*Work instructions*
Retype the whole listing below, character for character.

======== Supplied records ========

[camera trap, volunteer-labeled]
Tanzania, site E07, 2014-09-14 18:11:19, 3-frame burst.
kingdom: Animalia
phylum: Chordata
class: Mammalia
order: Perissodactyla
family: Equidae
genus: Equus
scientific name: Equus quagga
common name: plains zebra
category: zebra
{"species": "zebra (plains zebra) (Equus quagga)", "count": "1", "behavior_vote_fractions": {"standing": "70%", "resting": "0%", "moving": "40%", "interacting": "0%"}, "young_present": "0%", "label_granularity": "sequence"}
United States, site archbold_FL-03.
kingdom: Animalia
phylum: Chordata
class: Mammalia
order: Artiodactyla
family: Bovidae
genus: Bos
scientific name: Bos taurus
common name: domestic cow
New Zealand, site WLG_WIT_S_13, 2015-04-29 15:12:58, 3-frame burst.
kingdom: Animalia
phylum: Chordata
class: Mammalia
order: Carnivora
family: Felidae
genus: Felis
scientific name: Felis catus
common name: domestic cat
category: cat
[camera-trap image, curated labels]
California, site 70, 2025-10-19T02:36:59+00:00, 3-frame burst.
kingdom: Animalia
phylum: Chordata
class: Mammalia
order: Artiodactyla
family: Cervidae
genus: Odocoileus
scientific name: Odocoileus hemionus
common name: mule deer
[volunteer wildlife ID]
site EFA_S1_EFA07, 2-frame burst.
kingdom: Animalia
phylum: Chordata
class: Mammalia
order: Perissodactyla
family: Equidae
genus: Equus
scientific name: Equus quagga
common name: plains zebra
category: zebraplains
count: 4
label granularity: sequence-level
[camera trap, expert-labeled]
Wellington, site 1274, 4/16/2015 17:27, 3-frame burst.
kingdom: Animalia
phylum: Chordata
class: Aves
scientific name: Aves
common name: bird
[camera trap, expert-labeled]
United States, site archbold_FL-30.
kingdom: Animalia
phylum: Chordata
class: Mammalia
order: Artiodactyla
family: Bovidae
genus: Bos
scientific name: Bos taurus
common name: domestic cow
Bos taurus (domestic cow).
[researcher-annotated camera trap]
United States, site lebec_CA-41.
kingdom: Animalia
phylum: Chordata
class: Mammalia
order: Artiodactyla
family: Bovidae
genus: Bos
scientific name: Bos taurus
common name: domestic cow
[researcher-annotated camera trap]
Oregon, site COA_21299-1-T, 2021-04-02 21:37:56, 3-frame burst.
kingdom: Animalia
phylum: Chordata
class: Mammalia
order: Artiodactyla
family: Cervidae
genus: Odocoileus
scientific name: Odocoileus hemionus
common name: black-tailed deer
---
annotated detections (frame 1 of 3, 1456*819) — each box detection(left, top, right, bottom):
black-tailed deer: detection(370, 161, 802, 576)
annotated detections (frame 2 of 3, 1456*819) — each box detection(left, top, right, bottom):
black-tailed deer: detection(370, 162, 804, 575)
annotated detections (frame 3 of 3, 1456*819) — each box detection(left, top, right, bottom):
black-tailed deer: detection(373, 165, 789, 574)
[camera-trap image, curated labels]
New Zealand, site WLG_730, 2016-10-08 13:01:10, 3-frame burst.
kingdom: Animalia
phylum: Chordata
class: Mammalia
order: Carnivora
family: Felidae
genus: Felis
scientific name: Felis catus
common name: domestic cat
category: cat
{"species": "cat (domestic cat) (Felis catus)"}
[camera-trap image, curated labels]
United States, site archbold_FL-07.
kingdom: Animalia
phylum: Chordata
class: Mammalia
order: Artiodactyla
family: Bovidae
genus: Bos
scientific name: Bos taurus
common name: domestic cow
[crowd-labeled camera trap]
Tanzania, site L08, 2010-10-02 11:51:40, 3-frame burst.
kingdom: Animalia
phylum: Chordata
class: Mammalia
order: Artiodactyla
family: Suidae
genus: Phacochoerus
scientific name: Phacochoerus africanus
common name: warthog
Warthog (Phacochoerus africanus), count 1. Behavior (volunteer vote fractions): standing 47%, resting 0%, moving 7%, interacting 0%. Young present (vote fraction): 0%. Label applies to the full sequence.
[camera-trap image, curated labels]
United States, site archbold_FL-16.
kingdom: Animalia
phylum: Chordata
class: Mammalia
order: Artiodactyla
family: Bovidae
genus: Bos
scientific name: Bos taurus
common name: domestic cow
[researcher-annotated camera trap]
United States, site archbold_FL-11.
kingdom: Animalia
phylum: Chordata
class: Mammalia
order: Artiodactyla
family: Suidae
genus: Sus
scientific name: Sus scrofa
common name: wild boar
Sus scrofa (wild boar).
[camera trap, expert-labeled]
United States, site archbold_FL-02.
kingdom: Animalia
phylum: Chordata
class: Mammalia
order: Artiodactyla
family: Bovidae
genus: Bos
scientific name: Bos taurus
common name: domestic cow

========

*Exercise answer*
[camera trap, volunteer-labeled]
Tanzania, site E07, 2014-09-14 18:11:19, 3-frame burst.
kingdom: Animalia
phylum: Chordata
class: Mammalia
order: Perissodactyla
family: Equidae
genus: Equus
scientific name: Equus quagga
common name: plains zebra
category: zebra
{"species": "zebra (plains zebra) (Equus quagga)", "count": "1", "behavior_vote_fractions": {"standing": "70%", "resting": "0%", "moving": "40%", "interacting": "0%"}, "young_present": "0%", "label_granularity": "sequence"}
United States, site archbold_FL-03.
kingdom: Animalia
phylum: Chordata
class: Mammalia
order: Artiodactyla
family: Bovidae
genus: Bos
scientific name: Bos taurus
common name: domestic cow
New Zealand, site WLG_WIT_S_13, 2015-04-29 15:12:58, 3-frame burst.
kingdom: Animalia
phylum: Chordata
class: Mammalia
order: Carnivora
family: Felidae
genus: Felis
scientific name: Felis catus
common name: domestic cat
category: cat
[camera-trap image, curated labels]
California, site 70, 2025-10-19T02:36:59+00:00, 3-frame burst.
kingdom: Animalia
phylum: Chordata
class: Mammalia
order: Artiodactyla
family: Cervidae
genus: Odocoileus
scientific name: Odocoileus hemionus
common name: mule deer
[volunteer wildlife ID]
site EFA_S1_EFA07, 2-frame burst.
kingdom: Animalia
phylum: Chordata
class: Mammalia
order: Perissodactyla
family: Equidae
genus: Equus
scientific name: Equus quagga
common name: plains zebra
category: zebraplains
count: 4
label granularity: sequence-level
[camera trap, expert-labeled]
Wellington, site 1274, 4/16/2015 17:27, 3-frame burst.
kingdom: Animalia
phylum: Chordata
class: Aves
scientific name: Aves
common name: bird
[camera trap, expert-labeled]
United States, site archbold_FL-30.
kingdom: Animalia
phylum: Chordata
class: Mammalia
order: Artiodactyla
family: Bovidae
genus: Bos
scientific name: Bos taurus
common name: domestic cow
Bos taurus (domestic cow).
[researcher-annotated camera trap]
United States, site lebec_CA-41.
kingdom: Animalia
phylum: Chordata
class: Mammalia
order: Artiodactyla
family: Bovidae
genus: Bos
scientific name: Bos taurus
common name: domestic cow
[researcher-annotated camera trap]
Oregon, site COA_21299-1-T, 2021-04-02 21:37:56, 3-frame burst.
kingdom: Animalia
phylum: Chordata
class: Mammalia
order: Artiodactyla
family: Cervidae
genus: Odocoileus
scientific name: Odocoileus hemionus
common name: black-tailed deer
---
annotated detections (frame 1 of 3, 1456*819) — each box detection(left, top, right, bottom):
black-tailed deer: detection(370, 161, 802, 576)
annotated detections (frame 2 of 3, 1456*819) — each box detection(left, top, right, bottom):
black-tailed deer: detection(370, 162, 804, 575)
annotated detections (frame 3 of 3, 1456*819) — each box detection(left, top, right, bottom):
black-tailed deer: detection(373, 165, 789, 574)
[camera-trap image, curated labels]
New Zealand, site WLG_730, 2016-10-08 13:01:10, 3-frame burst.
kingdom: Animalia
phylum: Chordata
class: Mammalia
order: Carnivora
family: Felidae
genus: Felis
scientific name: Felis catus
common name: domestic cat
category: cat
{"species": "cat (domestic cat) (Felis catus)"}
[camera-trap image, curated labels]
United States, site archbold_FL-07.
kingdom: Animalia
phylum: Chordata
class: Mammalia
order: Artiodactyla
family: Bovidae
genus: Bos
scientific name: Bos taurus
common name: domestic cow
[crowd-labeled camera trap]
Tanzania, site L08, 2010-10-02 11:51:40, 3-frame burst.
kingdom: Animalia
phylum: Chordata
class: Mammalia
order: Artiodactyla
family: Suidae
genus: Phacochoerus
scientific name: Phacochoerus africanus
common name: warthog
Warthog (Phacochoerus africanus), count 1. Behavior (volunteer vote fractions): standing 47%, resting 0%, moving 7%, interacting 0%. Young present (vote fraction): 0%. Label applies to the full sequence.
[camera-trap image, curated labels]
United States, site archbold_FL-16.
kingdom: Animalia
phylum: Chordata
class: Mammalia
order: Artiodactyla
family: Bovidae
genus: Bos
scientific name: Bos taurus
common name: domestic cow
[researcher-annotated camera trap]
United States, site archbold_FL-11.
kingdom: Animalia
phylum: Chordata
class: Mammalia
order: Artiodactyla
family: Suidae
genus: Sus
scientific name: Sus scrofa
common name: wild boar
Sus scrofa (wild boar).
[camera trap, expert-labeled]
United States, site archbold_FL-02.
kingdom: Animalia
phylum: Chordata
class: Mammalia
order: Artiodactyla
family: Bovidae
genus: Bos
scientific name: Bos taurus
common name: domestic cow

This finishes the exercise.